§ **WHAT IS EXPECTED**: Word for word, transcribe the data below from the line with "TK439 - Stainless" to the line with "Метални кутии за консерви", keeping both of those lines.

§ **SUPPLIED DATA**:
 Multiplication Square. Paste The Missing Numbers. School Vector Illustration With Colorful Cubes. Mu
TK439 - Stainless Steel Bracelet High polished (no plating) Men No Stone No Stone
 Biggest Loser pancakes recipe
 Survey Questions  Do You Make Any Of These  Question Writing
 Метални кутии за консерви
---
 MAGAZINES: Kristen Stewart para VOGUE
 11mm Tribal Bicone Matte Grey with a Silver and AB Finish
--
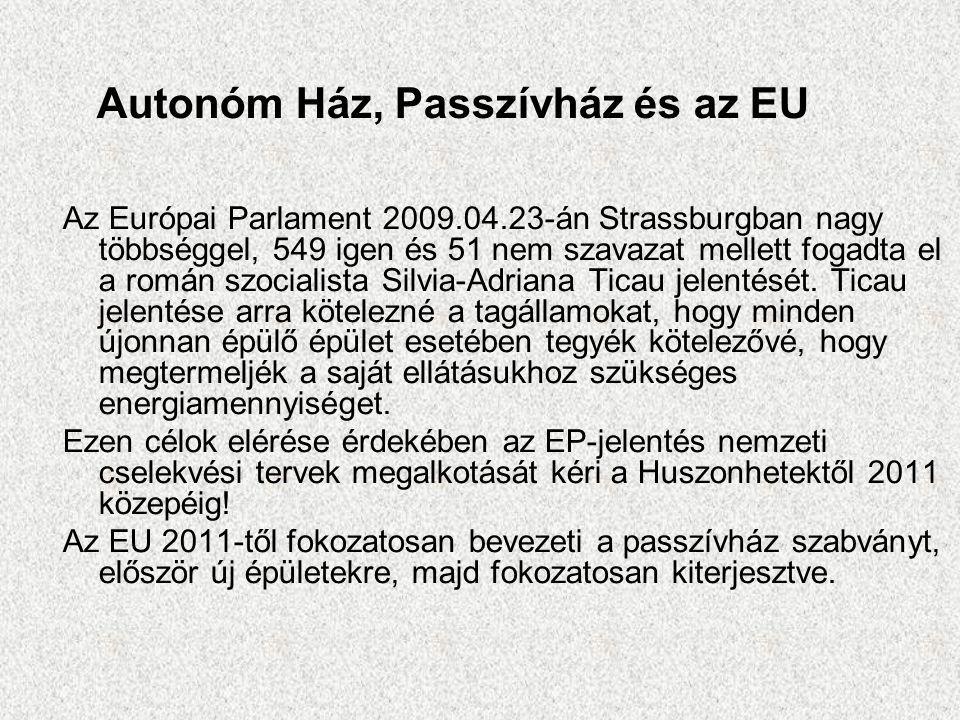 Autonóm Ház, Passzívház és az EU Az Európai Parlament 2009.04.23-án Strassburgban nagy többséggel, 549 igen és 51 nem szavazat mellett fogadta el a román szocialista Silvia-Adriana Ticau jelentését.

§ **RESULT OF THE EXERCISE**:
TK439 - Stainless Steel Bracelet High polished (no plating) Men No Stone No Stone
 Biggest Loser pancakes recipe
 Survey Questions  Do You Make Any Of These  Question Writing
 Метални кутии за консерви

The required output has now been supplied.